7. No caminho para o México, conversamos sobre os espaços sociais - de convivência e de afeto - dos quais nossa época não vivenciou. Tentamos reconstituir as influências daqueles estilos que configuravam medidas tão amplas, por vezes tão imponentes. Não à toa que muitos deles abrigam sem estranhamento um grande número de igrejas da atualidade. Relacinamos enfim com a indústria cinematográfica do começo do século, a autoridade dada pela invisibilidade do aparelho de controle que uma vez representara. O filme, a mercadoria, como magia. O culto.
(Anotações feitas a partir da introdução dos documentos referentes ao tombamento de edifícios da rua caetés e adjacentes.)
12. Qualquer ruína pressupõe uma integridade.

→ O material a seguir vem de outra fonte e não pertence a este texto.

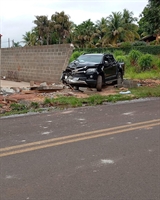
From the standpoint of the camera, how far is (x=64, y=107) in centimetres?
945

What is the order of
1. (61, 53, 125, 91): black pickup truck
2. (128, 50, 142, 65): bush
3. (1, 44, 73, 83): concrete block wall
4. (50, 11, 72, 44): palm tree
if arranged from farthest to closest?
(50, 11, 72, 44): palm tree, (128, 50, 142, 65): bush, (1, 44, 73, 83): concrete block wall, (61, 53, 125, 91): black pickup truck

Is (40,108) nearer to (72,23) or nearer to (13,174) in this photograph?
(13,174)

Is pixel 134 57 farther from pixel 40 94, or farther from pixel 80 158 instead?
pixel 80 158

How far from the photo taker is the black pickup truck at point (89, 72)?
12727 mm

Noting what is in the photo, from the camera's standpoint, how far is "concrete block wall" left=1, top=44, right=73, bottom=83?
16656 mm

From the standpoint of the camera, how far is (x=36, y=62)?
740 inches

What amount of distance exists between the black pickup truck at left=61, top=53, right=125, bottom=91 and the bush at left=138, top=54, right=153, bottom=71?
33.0 feet

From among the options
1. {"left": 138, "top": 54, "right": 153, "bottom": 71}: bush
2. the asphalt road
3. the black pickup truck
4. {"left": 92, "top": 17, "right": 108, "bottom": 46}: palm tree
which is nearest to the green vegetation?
the asphalt road

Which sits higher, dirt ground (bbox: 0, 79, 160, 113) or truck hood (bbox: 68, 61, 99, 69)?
truck hood (bbox: 68, 61, 99, 69)

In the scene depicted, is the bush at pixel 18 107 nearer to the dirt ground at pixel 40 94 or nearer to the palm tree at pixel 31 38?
the dirt ground at pixel 40 94

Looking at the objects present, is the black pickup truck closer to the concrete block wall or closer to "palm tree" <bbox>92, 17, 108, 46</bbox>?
the concrete block wall

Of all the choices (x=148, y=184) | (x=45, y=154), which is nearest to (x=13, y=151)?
(x=45, y=154)

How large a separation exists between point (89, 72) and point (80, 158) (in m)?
8.41

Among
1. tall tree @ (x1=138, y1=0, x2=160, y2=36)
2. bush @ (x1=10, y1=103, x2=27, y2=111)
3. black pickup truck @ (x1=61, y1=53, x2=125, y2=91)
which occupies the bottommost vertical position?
bush @ (x1=10, y1=103, x2=27, y2=111)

Nos anos que sucederam a ascensão do nazi-fascismo até fim da segunda grande guerra, Bertold Brecht viveu exilado de sua terra natal.Vivendo em países que mal conhecia o idioma, a única forma de tomar conhecimento dos acontecimentos na Alemanha, na Europa e no mundo eram partir das imagens publicadas nos jornais locais. Os quais recortava e guardava em seu diário. Há uma sinistra semelhança entre esses recortes feitos por Brecht das cidades bombardeadas, abandonadas, dos quarteirões devastados e das poucas pessoas que os cercam, com as imagens de arquivo referentes ao processo contínuo e permanente de construção e desconstrução de Belo Horizonte. Esse estranho pressentimento remete em partes a afirmação feito por alguém ao avistar pela primeira vez o Palácio de Bruxelas: “(...)os edifícios superdimensionados lançam previamente a sombra de sua própria destruição e são concebidos desde o início em vista de sua posterior existência como ruínas.”